Perhaps this is what T.S. Eliot felt, standing, as it were, here with us, at the river’s edge at nightfall in October:
What seas what shores what grey rocks and what islands
What waters lapping the bow And scent of pine, and the woodthrush singing through the fog
What images return O my daughter.
The first journey is ended (as Eliot says later in the poem “become unsubstantial”), and the Second Journey has taken hold. For yes, the images return. We have been here before, and when last we walked this path we called it Childhood.
.. let me
Resign my life for this life, my speech for that unspoken,
The awakened, lips parted, the hope, the new ships
This recognition of childhood in the Second Journey, which yet is not a return to childhood, is a great and wonderful mystery. And we should not let our first journeys prevent us from laying hold of this mystery, for it cannot be turned into assets or preserved in memories. It can only be experienced.

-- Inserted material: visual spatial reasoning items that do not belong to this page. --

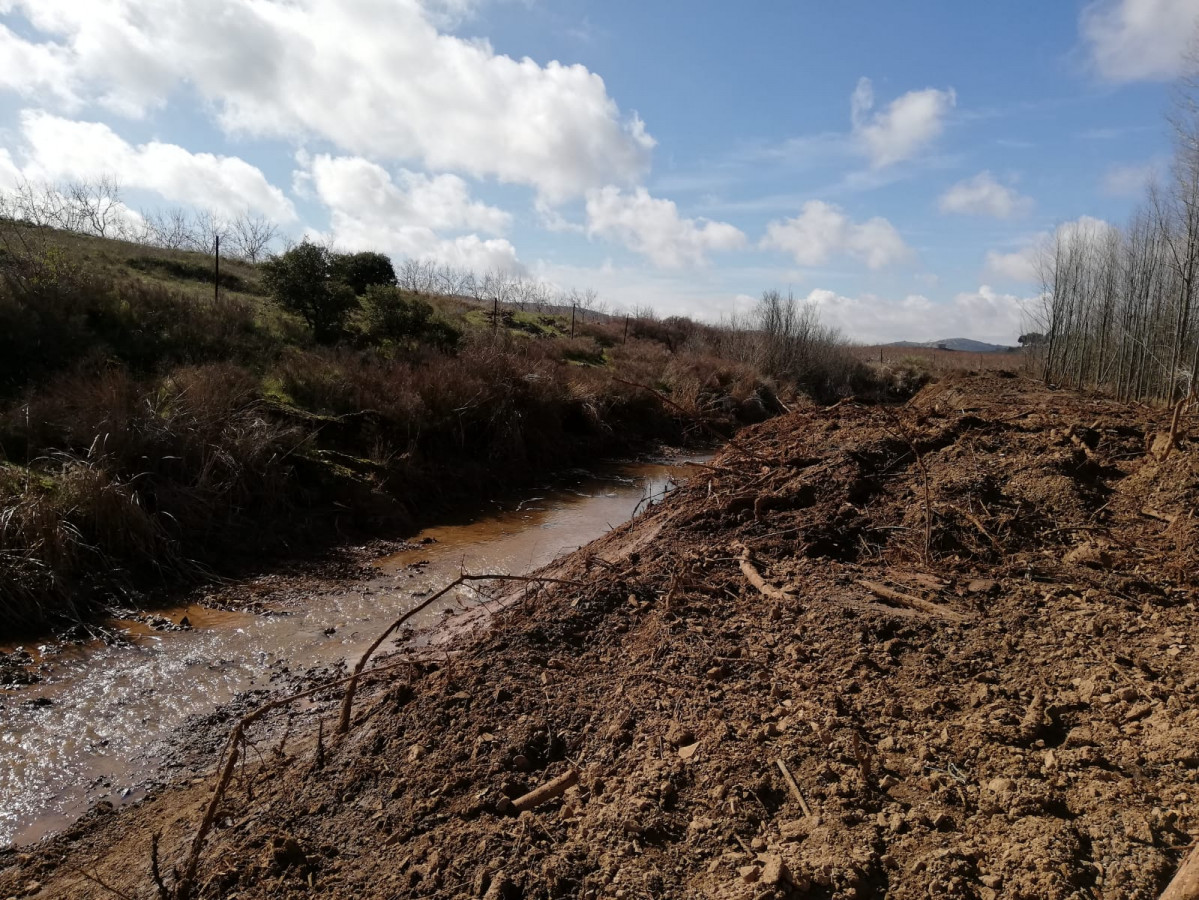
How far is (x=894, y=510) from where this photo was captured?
4.79 metres

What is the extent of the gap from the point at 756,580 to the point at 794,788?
5.87 ft

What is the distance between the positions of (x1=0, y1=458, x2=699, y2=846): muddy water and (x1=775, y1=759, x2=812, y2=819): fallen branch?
3305 millimetres

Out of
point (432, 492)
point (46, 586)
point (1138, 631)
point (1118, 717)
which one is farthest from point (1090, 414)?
point (46, 586)

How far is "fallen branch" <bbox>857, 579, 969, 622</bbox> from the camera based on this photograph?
3.50 metres

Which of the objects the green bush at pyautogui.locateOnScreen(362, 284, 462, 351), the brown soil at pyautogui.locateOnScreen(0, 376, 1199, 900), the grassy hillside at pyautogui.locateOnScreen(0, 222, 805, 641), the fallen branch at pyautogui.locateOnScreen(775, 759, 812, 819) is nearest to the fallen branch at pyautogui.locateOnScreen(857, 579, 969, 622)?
the brown soil at pyautogui.locateOnScreen(0, 376, 1199, 900)

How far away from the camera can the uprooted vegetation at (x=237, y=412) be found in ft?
23.8

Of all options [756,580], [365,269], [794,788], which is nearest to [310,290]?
[365,269]

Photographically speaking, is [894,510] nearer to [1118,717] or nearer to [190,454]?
[1118,717]

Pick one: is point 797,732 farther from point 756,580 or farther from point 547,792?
point 756,580

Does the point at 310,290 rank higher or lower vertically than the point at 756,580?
higher

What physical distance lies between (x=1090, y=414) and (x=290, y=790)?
6992 millimetres

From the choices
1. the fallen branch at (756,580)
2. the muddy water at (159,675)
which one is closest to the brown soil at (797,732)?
the fallen branch at (756,580)

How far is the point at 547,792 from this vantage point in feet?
8.98

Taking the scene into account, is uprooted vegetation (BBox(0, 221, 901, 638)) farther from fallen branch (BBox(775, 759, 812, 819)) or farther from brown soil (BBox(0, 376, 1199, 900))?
fallen branch (BBox(775, 759, 812, 819))
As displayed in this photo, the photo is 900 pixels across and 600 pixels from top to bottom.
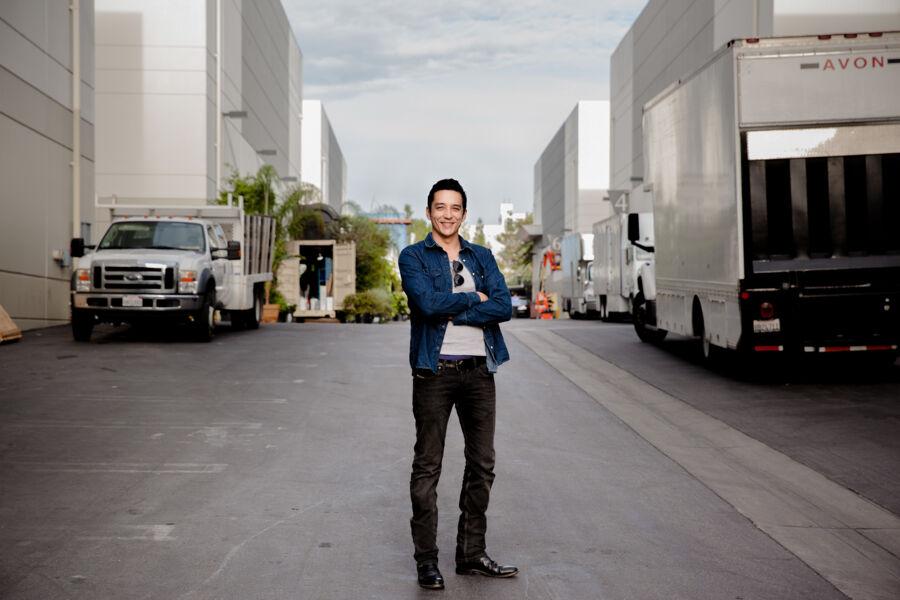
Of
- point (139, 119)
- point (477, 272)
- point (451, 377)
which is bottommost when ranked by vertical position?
point (451, 377)

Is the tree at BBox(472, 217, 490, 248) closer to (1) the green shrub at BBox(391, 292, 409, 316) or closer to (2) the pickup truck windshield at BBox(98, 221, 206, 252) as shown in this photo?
(1) the green shrub at BBox(391, 292, 409, 316)

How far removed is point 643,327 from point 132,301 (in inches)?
362

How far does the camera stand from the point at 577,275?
1586 inches

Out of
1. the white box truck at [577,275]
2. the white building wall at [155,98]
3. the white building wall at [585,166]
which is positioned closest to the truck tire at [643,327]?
the white box truck at [577,275]

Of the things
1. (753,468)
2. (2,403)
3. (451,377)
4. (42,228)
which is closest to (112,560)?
(451,377)

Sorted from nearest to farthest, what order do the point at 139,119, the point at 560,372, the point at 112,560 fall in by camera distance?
the point at 112,560 < the point at 560,372 < the point at 139,119

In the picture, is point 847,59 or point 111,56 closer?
point 847,59

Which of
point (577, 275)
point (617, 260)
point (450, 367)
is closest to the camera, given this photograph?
point (450, 367)

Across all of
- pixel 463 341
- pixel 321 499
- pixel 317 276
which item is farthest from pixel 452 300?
pixel 317 276

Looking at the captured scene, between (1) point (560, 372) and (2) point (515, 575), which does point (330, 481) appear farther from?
(1) point (560, 372)

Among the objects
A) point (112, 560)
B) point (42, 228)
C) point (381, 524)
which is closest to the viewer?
point (112, 560)

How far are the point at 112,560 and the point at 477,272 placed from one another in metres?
2.36

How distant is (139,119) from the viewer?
34.7m

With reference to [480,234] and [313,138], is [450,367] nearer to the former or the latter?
[313,138]
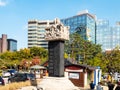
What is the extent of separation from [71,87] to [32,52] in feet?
329

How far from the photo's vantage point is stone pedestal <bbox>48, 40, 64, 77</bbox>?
973 inches

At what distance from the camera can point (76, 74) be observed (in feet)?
120

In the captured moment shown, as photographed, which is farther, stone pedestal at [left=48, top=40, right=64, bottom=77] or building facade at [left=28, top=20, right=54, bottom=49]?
building facade at [left=28, top=20, right=54, bottom=49]

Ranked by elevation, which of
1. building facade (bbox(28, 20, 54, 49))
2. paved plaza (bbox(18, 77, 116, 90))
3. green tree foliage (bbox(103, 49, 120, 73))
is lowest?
paved plaza (bbox(18, 77, 116, 90))

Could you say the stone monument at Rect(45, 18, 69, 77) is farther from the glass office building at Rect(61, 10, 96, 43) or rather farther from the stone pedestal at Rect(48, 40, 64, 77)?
the glass office building at Rect(61, 10, 96, 43)

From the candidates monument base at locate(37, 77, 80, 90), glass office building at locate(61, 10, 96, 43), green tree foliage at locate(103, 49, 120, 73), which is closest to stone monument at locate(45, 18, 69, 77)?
monument base at locate(37, 77, 80, 90)

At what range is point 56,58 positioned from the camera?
24.8 metres

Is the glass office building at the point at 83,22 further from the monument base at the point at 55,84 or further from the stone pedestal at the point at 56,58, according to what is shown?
the monument base at the point at 55,84

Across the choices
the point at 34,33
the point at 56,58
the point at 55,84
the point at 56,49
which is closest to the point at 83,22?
the point at 34,33

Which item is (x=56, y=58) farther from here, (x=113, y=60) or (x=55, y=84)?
(x=113, y=60)

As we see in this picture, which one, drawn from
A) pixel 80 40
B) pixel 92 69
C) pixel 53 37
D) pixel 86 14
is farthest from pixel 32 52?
pixel 53 37

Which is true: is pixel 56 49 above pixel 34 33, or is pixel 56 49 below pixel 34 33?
below

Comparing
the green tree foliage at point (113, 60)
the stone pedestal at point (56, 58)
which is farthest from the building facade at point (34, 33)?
the stone pedestal at point (56, 58)

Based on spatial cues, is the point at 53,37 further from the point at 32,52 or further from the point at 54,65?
the point at 32,52
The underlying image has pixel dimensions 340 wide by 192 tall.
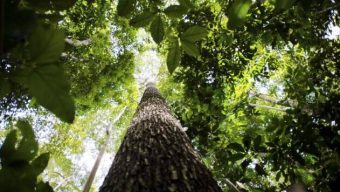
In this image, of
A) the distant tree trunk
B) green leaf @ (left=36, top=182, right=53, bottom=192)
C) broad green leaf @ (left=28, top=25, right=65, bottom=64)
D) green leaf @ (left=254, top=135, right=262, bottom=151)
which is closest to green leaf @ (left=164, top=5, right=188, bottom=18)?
broad green leaf @ (left=28, top=25, right=65, bottom=64)

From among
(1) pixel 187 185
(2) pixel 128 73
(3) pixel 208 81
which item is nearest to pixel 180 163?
(1) pixel 187 185

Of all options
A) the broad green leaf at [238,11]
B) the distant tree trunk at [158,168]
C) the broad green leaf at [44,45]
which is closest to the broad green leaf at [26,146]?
the broad green leaf at [44,45]

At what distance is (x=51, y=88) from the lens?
1.70ft

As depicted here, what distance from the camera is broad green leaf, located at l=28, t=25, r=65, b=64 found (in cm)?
49

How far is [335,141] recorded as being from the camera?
310 centimetres

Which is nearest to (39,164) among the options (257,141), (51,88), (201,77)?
(51,88)

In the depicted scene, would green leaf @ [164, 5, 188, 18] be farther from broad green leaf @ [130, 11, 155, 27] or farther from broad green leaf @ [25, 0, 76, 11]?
broad green leaf @ [25, 0, 76, 11]

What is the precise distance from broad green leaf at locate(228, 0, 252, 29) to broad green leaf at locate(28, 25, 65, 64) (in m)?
0.57

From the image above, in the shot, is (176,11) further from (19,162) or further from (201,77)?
(201,77)

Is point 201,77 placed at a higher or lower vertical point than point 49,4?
higher

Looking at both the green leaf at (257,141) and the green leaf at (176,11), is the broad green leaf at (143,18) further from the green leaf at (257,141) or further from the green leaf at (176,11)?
the green leaf at (257,141)

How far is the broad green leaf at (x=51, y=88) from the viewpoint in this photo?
0.50 metres

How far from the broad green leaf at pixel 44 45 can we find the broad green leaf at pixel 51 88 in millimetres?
16

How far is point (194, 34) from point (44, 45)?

So, there is a vital and necessary first journey to our lives, in which we have powerful, great and sometimes painful and tragic adventures, and through which we build our memories and our images. But all the while a Second Journey walks beside us, at times a shadow, at times a turning, and then at a time of dusk, perhaps in fear, perhaps in confusion, when a slow moon climbs, or when the woodthrush calls in fog, it claims us.
The Second Journey has no need of status. It waits for us, and it hopes for us, and it is alive within us. It is no preserver - it wants the fistful of sand in our hourglasses, and it has no guile. The Second Journey is a journey back as well as before us, and when we walk its path it brings to us something of the child within; a great and wonderful mystery.
SOURCES
Poem Marina by T.S. Eliot, 1930.
Quotations from Dante’s Inferno Cantos I and XXVI: Translation by Allen Mandelbaum, 1982. (In The Divine Comedy Dante refers to Odysseus as Ulysses – the Latin name.)
Quotations from Homer’s Odyssey Book XI: Translation by Robert Fitzgerald, 1961.